In a media blitz last week they sent out jars of new Marmite XO to food writers everywhere but I was abroad and missed it. Fortunately nobody else at Foodepedia likes Marmite (call yourselves gourmets?) so our jar remained untouched until I found it last Friday.
So here, a bit late, is my take on XO.
Love it.
I expected it to be super-strong, blow your head off stuff but instead it’s actually smoother and deeper like an XO cognac. They call it super-strength but that seems to me to be doing it a disservice. Matured for 28 days instead of 7 and using 4 different yeast sources, it has a darker more complex flavour and a lot more umami going on.

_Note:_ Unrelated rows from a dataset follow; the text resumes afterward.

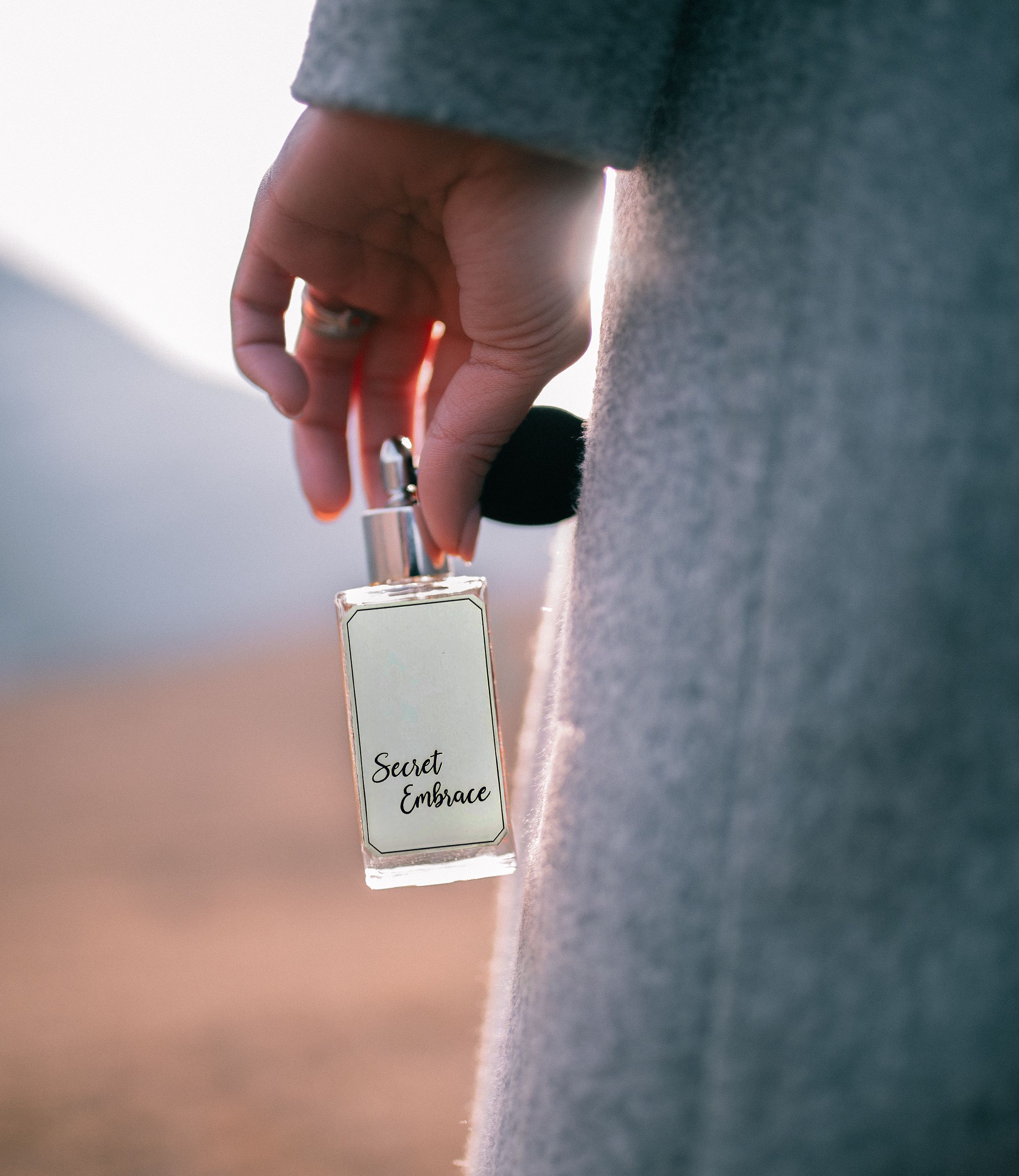 Secret Embrace Embrace Perfume perfume - a fragrance for women and men 2018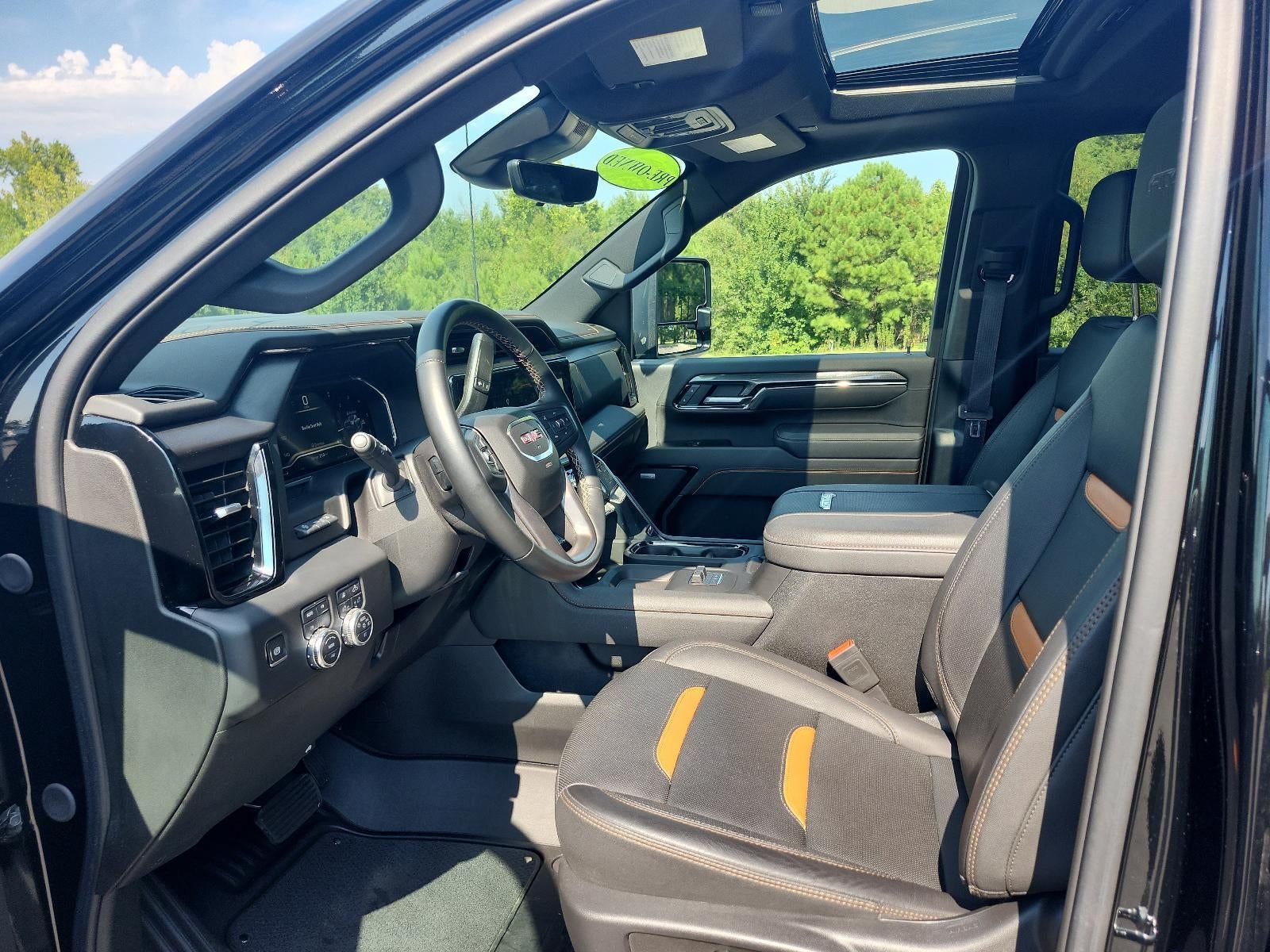 2025 GMC Sierra 2500 HD AT4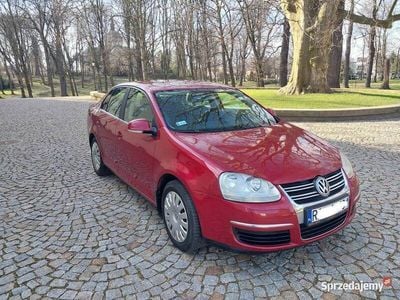 używany VW Jetta Jetta 1.6 benzyna Salon Polska Manual 6 biegów1.6 benzyna Salon Polska Manual 6 biegów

It works great on toast and I use the same quantity I always use – a lot – and it makes great Marmite sandwiches with the obligatory crap white bread. As any Brit will tell you, it’s not a Marmite sandwich unless it can be compressed to the thickness of a Rizla.
Some people have fretted that it might replace regular Marmite but I think not. For one thing it costs more, as a premium product should, which would make it a bit pricey for students. Others worry this new XO may just be a marketing ploy (well duh!) and won’t stay on the shelves for long. Well obviously running two product lines simultaneously is logistically difficult and so XO may well be pulled in a few months time once the publicity has run its course.
I hope not. While I love my standard Marmite I will be happy to eat the XO at weekends and on public holidays as a special treat. It’s a genuinely special product that lives up to the marketing copy.
And I bet it’s even better stirred into a Shepherd’s Pie mix than the original, which is really saying something.
More power to Marmite’s marketing division; it’s good to see a great British icon getting good British advertising..
Just like the product, it’s all about having unique taste and the confidence to tell the truth.